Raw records
----
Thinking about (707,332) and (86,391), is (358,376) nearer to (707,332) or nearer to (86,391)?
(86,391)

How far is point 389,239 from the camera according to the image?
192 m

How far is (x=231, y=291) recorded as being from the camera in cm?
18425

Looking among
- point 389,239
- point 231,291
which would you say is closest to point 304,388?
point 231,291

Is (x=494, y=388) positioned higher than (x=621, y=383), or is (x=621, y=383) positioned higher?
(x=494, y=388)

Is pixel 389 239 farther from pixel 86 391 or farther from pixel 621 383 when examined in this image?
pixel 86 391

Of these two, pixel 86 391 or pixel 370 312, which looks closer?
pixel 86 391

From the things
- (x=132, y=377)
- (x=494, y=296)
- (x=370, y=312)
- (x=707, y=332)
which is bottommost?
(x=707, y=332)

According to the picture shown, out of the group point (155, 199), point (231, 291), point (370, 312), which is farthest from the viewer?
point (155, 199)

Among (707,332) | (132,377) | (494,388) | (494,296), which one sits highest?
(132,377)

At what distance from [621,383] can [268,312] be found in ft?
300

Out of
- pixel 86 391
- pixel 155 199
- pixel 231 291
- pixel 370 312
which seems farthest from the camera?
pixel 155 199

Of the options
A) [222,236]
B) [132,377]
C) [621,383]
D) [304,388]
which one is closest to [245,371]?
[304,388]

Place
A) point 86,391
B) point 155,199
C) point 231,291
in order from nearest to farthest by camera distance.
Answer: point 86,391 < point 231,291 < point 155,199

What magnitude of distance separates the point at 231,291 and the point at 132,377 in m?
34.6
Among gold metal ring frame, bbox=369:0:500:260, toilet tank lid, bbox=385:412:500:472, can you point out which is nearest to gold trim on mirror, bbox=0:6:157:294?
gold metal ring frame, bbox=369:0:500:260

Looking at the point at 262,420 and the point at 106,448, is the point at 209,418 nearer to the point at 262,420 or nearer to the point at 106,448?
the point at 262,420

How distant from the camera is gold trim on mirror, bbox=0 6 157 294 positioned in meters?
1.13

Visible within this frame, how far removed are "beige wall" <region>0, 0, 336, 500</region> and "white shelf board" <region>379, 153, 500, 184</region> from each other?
----
• _Task directions_
Write out the entries above word for word.

• _Answer to the task_
Thinking about (707,332) and (86,391), is (358,376) nearer to (707,332) or nearer to (86,391)?
(86,391)

How far is point 389,239 from the camera according to the image?
192 m

How far is (x=231, y=291) recorded as being from the camera in cm?
18425

Looking among
- point 389,239
- point 231,291
which would you say is closest to point 304,388?
point 231,291

Is (x=494, y=388) positioned higher than (x=621, y=383), or is (x=621, y=383) positioned higher?
(x=494, y=388)

Is pixel 389 239 farther from pixel 86 391 or farther from pixel 621 383 when examined in this image?
pixel 86 391

Of these two, pixel 86 391 or pixel 370 312, which looks closer?
pixel 86 391

From the things
- (x=132, y=377)
- (x=494, y=296)
- (x=370, y=312)
- (x=707, y=332)
which is bottommost?
(x=707, y=332)

According to the picture shown, out of the group point (155, 199), point (231, 291), point (370, 312), which is farthest from the viewer?
point (155, 199)

Among (707,332) | (132,377) | (494,388) | (494,296), which one sits highest?
(132,377)

At what distance from [621,383] can [268,312] be found in ft?
300

Out of
- pixel 86 391
- pixel 155 199
- pixel 231 291
- pixel 370 312
which seems farthest from the camera?
pixel 155 199

Of the options
A) [222,236]
B) [132,377]
C) [621,383]
D) [304,388]
which one is closest to [245,371]?
[304,388]

Place
A) point 86,391
B) point 155,199
C) point 231,291
in order from nearest to farthest by camera distance.
Answer: point 86,391 < point 231,291 < point 155,199

What magnitude of distance separates the point at 231,291 and the point at 132,377 in m?
34.6
Among gold metal ring frame, bbox=369:0:500:260, toilet tank lid, bbox=385:412:500:472, can you point out which is nearest to gold trim on mirror, bbox=0:6:157:294?
gold metal ring frame, bbox=369:0:500:260

Looking at the point at 262,420 and the point at 106,448, is the point at 209,418 nearer to the point at 262,420 or nearer to the point at 106,448?
the point at 262,420

How distant from the camera is gold trim on mirror, bbox=0 6 157 294 positioned in meters?
1.13

Visible within this frame, how far removed are "beige wall" <region>0, 0, 336, 500</region> and "white shelf board" <region>379, 153, 500, 184</region> from each other?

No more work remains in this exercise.